Also, properly free the allocated memory after each program execution:

// Free mallocs
free(arr1D);
for (int i = 0; i < LENGTH; i++) {
    free(arr2D[i]);
}
free(arr2D);

Lastly, I aimed to execute the compiled program a thousand more in a controlled environment. I made sure to use the TTY instead of a desktop environment so that the C program does not fight for resources with other processes that may cause noise. Moreover, I ensured that it only ran on one CPU core while having the top priority:

#!/bin/bash
# Write column names to csv file
echo "RunID,Timestamp,IterationNumber,1D,2D" > data.csv
for i in {1..1000}; do
    echo "Running iteration $i"
    # taskset runs the program on CPU core #0
    # nice gives the program top priority
    # all output to stdout is redirected to a csv file
    taskset -c 0 nice -n -20 ./a.out $i >> data.csv
done

I left it running for approximately 6.3 hours overnight, and came back to see that it has only ran 52 times (excluding the last incomplete iteration). I overshot and realized that my current setup of is meant to yield 100 trillion observations. Though it only ran 53 times, it yielded 53,046 observations, which should be more than enough.
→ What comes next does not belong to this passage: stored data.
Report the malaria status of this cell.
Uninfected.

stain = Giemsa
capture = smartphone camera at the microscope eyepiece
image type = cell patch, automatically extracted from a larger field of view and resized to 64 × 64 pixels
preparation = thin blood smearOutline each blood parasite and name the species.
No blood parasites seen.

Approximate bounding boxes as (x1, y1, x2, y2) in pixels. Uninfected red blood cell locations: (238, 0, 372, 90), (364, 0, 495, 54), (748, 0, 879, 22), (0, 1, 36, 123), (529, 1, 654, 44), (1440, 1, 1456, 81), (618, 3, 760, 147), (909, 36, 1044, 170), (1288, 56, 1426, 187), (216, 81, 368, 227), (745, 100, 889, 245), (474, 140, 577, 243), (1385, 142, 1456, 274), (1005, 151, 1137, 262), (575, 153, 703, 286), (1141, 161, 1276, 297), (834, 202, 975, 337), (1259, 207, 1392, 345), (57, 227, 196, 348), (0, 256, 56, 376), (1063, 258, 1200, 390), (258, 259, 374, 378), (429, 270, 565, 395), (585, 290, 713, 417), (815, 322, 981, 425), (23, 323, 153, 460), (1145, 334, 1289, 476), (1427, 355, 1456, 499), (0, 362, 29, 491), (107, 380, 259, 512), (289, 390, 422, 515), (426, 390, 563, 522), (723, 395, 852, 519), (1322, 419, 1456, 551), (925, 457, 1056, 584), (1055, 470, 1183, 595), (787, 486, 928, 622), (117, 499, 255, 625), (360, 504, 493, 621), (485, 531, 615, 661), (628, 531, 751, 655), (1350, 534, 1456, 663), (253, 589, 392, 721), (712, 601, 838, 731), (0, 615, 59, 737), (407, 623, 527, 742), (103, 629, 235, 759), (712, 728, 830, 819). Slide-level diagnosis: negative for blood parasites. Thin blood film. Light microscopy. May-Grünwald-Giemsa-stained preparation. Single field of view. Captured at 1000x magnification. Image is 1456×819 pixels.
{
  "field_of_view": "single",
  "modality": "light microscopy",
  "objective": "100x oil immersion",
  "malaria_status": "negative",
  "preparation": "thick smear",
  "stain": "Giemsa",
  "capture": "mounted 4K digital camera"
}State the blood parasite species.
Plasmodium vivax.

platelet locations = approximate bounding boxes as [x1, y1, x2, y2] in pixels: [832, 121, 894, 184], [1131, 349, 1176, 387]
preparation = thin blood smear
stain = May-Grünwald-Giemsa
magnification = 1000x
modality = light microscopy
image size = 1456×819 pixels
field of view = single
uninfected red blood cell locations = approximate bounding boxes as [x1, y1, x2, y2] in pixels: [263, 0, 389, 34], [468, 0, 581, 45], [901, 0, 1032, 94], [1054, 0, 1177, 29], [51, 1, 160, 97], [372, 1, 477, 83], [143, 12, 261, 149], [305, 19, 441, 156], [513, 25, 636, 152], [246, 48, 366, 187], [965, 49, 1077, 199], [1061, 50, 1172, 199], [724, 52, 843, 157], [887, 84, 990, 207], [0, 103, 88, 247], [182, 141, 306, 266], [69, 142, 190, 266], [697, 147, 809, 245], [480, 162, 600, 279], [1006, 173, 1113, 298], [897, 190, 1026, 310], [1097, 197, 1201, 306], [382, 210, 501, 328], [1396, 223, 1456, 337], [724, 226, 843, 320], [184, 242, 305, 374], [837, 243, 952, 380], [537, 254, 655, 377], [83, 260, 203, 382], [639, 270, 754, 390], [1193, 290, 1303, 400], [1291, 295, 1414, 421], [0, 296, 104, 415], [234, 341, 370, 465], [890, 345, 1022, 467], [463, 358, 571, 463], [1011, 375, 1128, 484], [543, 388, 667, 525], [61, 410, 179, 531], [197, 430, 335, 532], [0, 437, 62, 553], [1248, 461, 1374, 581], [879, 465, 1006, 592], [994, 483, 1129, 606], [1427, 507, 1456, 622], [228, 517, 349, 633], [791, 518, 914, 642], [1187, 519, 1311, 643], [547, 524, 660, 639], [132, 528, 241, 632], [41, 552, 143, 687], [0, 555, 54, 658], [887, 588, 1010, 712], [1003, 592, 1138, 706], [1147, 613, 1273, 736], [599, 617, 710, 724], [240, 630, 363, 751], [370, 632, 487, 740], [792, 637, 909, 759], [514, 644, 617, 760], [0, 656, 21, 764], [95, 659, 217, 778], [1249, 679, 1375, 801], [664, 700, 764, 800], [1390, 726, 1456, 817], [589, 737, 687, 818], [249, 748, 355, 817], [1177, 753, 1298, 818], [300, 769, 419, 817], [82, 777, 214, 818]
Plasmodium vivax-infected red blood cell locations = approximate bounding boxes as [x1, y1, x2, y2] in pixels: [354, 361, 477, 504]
You can download the data from kaggle!

	RunID	Timestamp	IterationNumber	1D	2D
0	1	2025-09-10T01:00:18	0	0.221387	0.224860
1	1	2025-09-10T01:00:18	1	0.221286	0.224828
...	...	...	...	...	...
53046	54	2025-09-10T07:34:31	45	0.221656	0.223822

Figure 2.1: Preview of the gathered data

Data Analysis

fig3.1-light fig3.1-dark Figure 3.1: Array traversal speed line plot

As shown in figure 3.1, the raw data reveals a clear trend despite some noise, including two noticeable spikes in the 2D array timings. When aggregated into their respective RunIDs, the 1D array appears to have minor instability, nonetheless, it becomes clearer that the 1D array has faster times compared to the 2D array.

fig3.2-light fig3.2-dark Figure 3.2: Array difference plot

After running preprocessing steps to compute the differences between the two groups, it became clear that the 1D array's speed outpaces the 2D array's performance. As seen in the histogram of figure 3.2, the 1D array proves to be faster by 0.00273 seconds compared to the 2D array.

Initially, I thought of removing the outliers using the Interquartile Range (IQR) method. However, after running the analysis, 26,494 rows out of a total 53,046 rows were classified as outliers. I felt that this approach was too aggressive as it would remove a significant portion of our dataset, therefore, I decided to retain all data, including the outliers. This will preserve the integrity of our dataset without risking the loss of information. After all, with a sample size of 53,046, our dataset should ideally be robust to outliers.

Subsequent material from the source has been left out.